- Active: 1980-1984
- Country: United States
- Garrison/HQ: Peterson Air Force Base

Commanders
- 1979 December 1 - 1986: James E. Hill
- (1980): James V. Hartinger

= Aerospace Defense Center =

The Aerospace Defense Center (ADC) was a unit of the United States Air Force. It was under the command of the general that also commanded both North American Aerospace Defense Command and Aerospace Defense Command (ADCOM). The center included the Office of Astrodynamics (ADC/DO6) and the Office of History.

==History==
The center was formed as Aerospace Defense Command was being disestablished, and its other assets being transferred to Tactical Air Command (1 October 1979) and Strategic Air Command. The Aerospace Defense Center as part of an "ad hoc working group" of personnel from Air Force Systems Command and the Office of the Secretary of the Air Force studied the 1982 proposal for "reorganization of USAF space management practices" by General Robert T. Marsh. Space Command was renamed Air Force Space Command in 1985.

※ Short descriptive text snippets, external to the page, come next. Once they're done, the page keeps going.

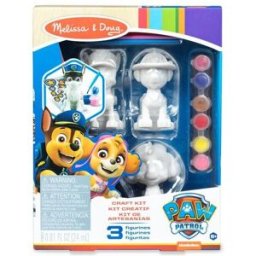 Melissa & Doug Tlapková patrola 3 figurky k vymalování
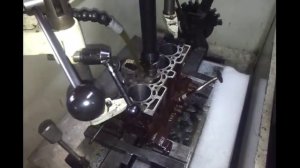 Хонинговка блока К9К в рено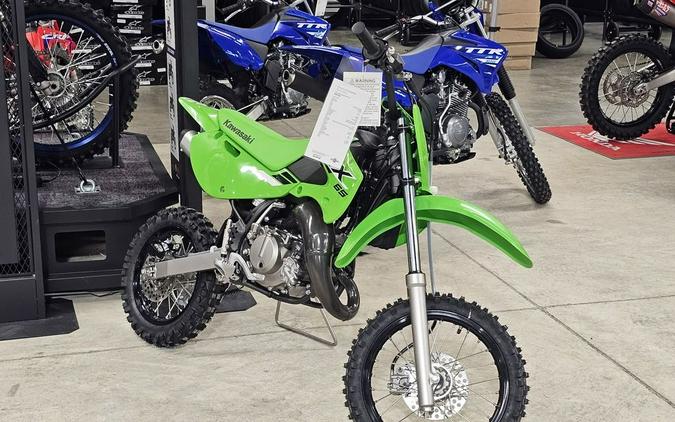 2025 Kawasaki KXT 65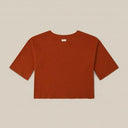 ★30%OFF★organic zoo オーガニックズー Paprika Waffle Boxy Sweatshirt 15PWBS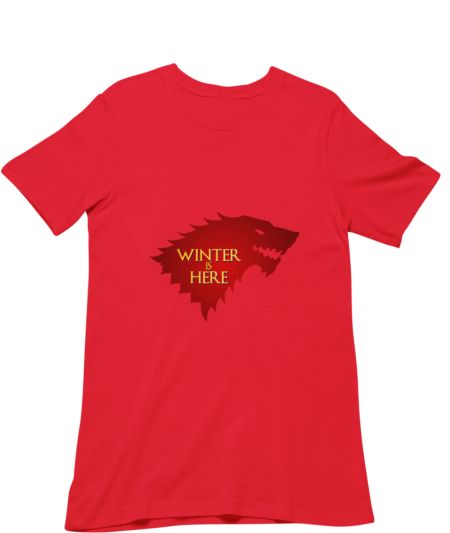 Winter is Here (Red) | GoT Classic T-Shirt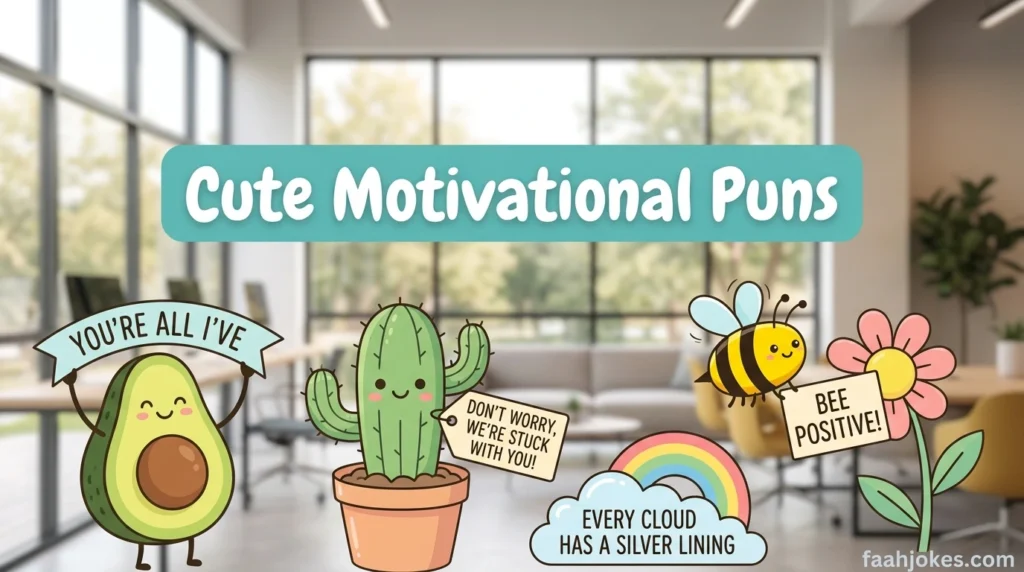 Cute Motivational Puns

After the Aerospace Defense Center was disestablished, aerospace defense history operations continued by the NORAD and USNORTHCOM Command History Office, and the Air Force Space Command Office of History. The AFSPC command historian has been Mr. George W. Bradley, III since 1992. A "Specialized Historical Document Collection" is in Peterson AFB Building 1470, and the Peterson Air and Space Museum has a library with historical Aerospace Defense documents.